- [Passage provided]
MTXmodel / Maaslin2 - Max feature number?

Dear bioBakery devs,

I am a novice in metagenomic / metatranscriptomics analysis and slowly progressing on the steep learning curve.

I came across your article “Statistical approaches for differential expression analysis in metatranscriptomics” from @YancongZhang and since I have both MGX and MTX data, the methods you propose for normalizing the MTX data with paired MGX data is something I’d like to apply.

The experiment is about comparing the effect of phytoremediation on a contaminant. We sampled from both the planted and unplanted mesocosms over time which generated longitudinal data with 4 time points. At each time point I have 8 samples as in this post.

I have transformed both the DNA and RNA datasets with a TSS transformation. I then proceeded to subset the genes that are present in each of the 2 condition and in 3 out of 4 samples in either condition, to have more “confidence” in the differential abundance results. This still leaves me with 7 850 344 genes. I’ve seen in this post, that @franzosa advised to replace the removed genes with a single per-sample “other” feature that absorbs the removed mass; which I haven’t done for now…

I ran the following model :

> fit_data <- MTXmodel(D42_0.75_ubi_rna_t, 
>                      D42_sed_sdata, 
>                      output="MTXmodel_test", 
>                      fixed_effects = c("Sample_type"),
>                      random_effects = NULL,
>                      reference = "Sample_type,No_plant",
>                      min_abundance = 0.0,
>                      min_prevalence = 0.0,
>                      normalization = 'NONE',
>                      transform = "LOG",
>                      correction="BH",
>                      max_significance=0.05,
>                      standardize = FALSE,
>                      input_dnadata = D42_0.75_ubi_gene_t,
>                      rna_dna_flt = "lenient" )

and here is part of the output:

> 2024-05-02 14:50:55.54114 INFO::Total samples in data: 8
> 2024-05-02 14:50:55.542702 INFO::Min samples required with min abundance for a feature not to be filtered: 0.000000
> 2024-05-02 14:56:06.15202 INFO::Total filtered features: 4024563

From what i understand, the model filtered out 4024563 features. Still the model timed out after 5hours of computing an a 120G ram cluster.

My questions are :

  1. Would you reduce even more the number of features ?

  2. If so would you rather use the min_abundance and min_prevalence parameters from the model. Would that solve the problem created by the manual subsetting which causes the libraries to differ in size ?

  3. Does the MTXmodel function automaticly detects which model number to apply, in my case it would be M4.

- [Saved data entries]
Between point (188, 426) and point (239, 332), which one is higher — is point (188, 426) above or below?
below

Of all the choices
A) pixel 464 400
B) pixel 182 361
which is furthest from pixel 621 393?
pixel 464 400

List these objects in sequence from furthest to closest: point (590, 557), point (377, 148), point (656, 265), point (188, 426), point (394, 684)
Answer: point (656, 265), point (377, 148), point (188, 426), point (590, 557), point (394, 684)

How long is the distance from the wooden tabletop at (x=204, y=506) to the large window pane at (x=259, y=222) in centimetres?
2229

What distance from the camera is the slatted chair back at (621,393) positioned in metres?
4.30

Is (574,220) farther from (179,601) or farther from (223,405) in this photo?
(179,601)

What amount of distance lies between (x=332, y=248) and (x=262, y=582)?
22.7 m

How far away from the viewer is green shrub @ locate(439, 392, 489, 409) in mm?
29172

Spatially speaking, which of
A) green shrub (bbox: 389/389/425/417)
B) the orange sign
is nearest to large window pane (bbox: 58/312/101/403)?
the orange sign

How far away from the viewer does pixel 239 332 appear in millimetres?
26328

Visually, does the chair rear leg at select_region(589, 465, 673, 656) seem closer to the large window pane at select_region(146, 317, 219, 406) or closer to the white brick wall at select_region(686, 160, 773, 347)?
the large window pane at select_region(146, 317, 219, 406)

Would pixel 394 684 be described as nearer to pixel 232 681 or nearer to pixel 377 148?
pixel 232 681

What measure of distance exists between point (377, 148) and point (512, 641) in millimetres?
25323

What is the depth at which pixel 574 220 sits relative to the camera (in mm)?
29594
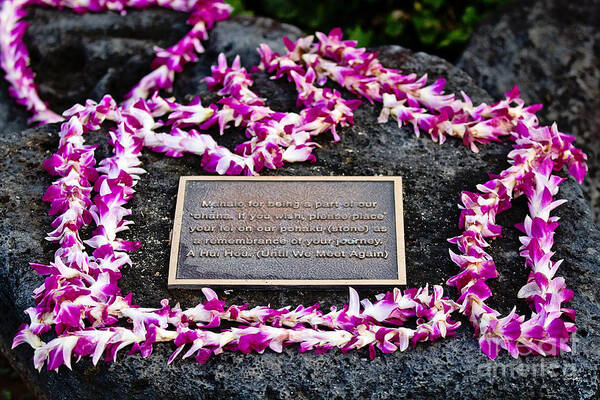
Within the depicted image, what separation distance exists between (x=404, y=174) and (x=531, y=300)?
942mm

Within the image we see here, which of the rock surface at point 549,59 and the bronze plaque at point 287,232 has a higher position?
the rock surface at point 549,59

...

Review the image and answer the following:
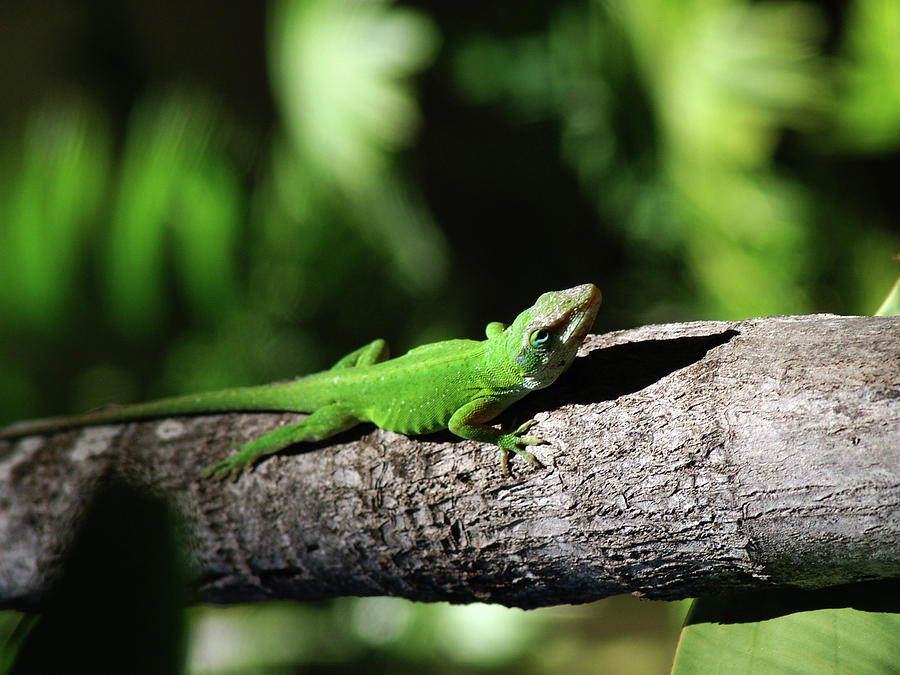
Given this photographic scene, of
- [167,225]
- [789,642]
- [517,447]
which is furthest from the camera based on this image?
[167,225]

---

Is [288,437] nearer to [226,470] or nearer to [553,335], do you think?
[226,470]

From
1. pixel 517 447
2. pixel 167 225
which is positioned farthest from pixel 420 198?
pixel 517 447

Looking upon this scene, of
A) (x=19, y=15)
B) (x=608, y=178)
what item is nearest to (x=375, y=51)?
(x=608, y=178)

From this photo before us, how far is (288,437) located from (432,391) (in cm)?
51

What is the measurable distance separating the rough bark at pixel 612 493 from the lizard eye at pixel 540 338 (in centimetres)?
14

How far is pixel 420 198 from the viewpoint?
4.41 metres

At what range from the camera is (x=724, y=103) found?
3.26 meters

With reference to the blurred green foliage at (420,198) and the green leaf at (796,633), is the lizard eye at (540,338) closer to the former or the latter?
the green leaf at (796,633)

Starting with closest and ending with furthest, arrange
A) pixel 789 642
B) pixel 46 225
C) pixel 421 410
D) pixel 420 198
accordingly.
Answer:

- [Problems and tasks]
A: Output the part of the MTXmodel forum post between "My questions are" and "differ in size ?", inclusive.
B: Write the next part of the MTXmodel forum post, picking up after its last sentence.
Those lines have no role in what is asked here.

- [Activity answers]
A:
My questions are :

  1. Would you reduce even more the number of features ?

  2. If so would you rather use the min_abundance and min_prevalence parameters from the model. Would that solve the problem created by the manual subsetting which causes the libraries to differ in size ?

B:
Many thanks,

Simon

Hi Simon,

Re1-2: Based on your current setting for MTXmodel, you required that all features for modeling had abundance>0 in at least one sample, otherwise they would be filtered. Turning min_abundance and min_prevalence parameters could help filtering features. For example, if you set min_prevalence=0.25, then the model will select features detected with >0 abundance in at least two samples in your case. However, this strategy filters features based on their detection on the whole dataset, slightly different from what you manually did within stratified conditions.

Re3: MTXmodel is implemented for linear models with DNA covariates (i.e. M5 and M6 in our papers).

Thanks!
Yancong

1 Like

Hello Yancong,

Thank you for your quick reply !

Re1-2: Based on your current setting for MTXmodel, you required that all features for modeling had abundance>0 in at least one sample, otherwise they would be filtered. Turning min_abundance and min_prevalence parameters could help filtering features. For example, if you set min_prevalence=0.25, then the model will select features detected with >0 abundance in at least two samples in your case. However, this strategy filters features based on their detection on the whole dataset, slightly different from what you manually did within stratified conditions.

I see, and on a more practical point of view, do you think it’s worthwhile to launch this analysis on millions of features when I only have 8 samples? A lot of examples I’ve seen so far have “just” hundreds or thousands features but hundreds of samples…

Re3: MTXmodel is implemented for linear models with DNA covariates (i.e. M5 and M6 in our papers).

Ok, I was originally set on trying to use the RNA/DNA ratio as an input for differential abundance analysis but I couldn’t really find any relevant package that was appropriate for this kind of data. Since your experiment found M6 more performant than M4, then it’s even better!

Simon

Hi Simon,

It’s very likely that you pick spurious features randomly from a dataset with very small sample-size. You may want to use more strict criteria to refine your features to avoid spurious associations.

Thanks!
Yancong

Hi Yancong,

I understand, I’ll see how to subset more stringently my dataset.
Thanks for your help !

Simon

Hi Yancong,

Somewhat related question, it seems I’m having trouble “activating” the cores with the MTXmodel function even though I am specifying them in the cores variable.
Do you have to something else ? I’ve tried using doParallel such as:

no_cores <- 32
cl <- makeCluster(no_cores)
registerDoParallel(cl)

prior to run the MTXmodel with cores = 32, but it did not seem to work.

Simon

Hi Simon,

I apologized for my late reply. Since MTXmodel creates a unique formula for each feature in the modeling, it’s a bit of a challenge to make parallel computing due to different tasks. With such implementation concerns, the current version of MTXmodel doesn’t activate the cores variable yet.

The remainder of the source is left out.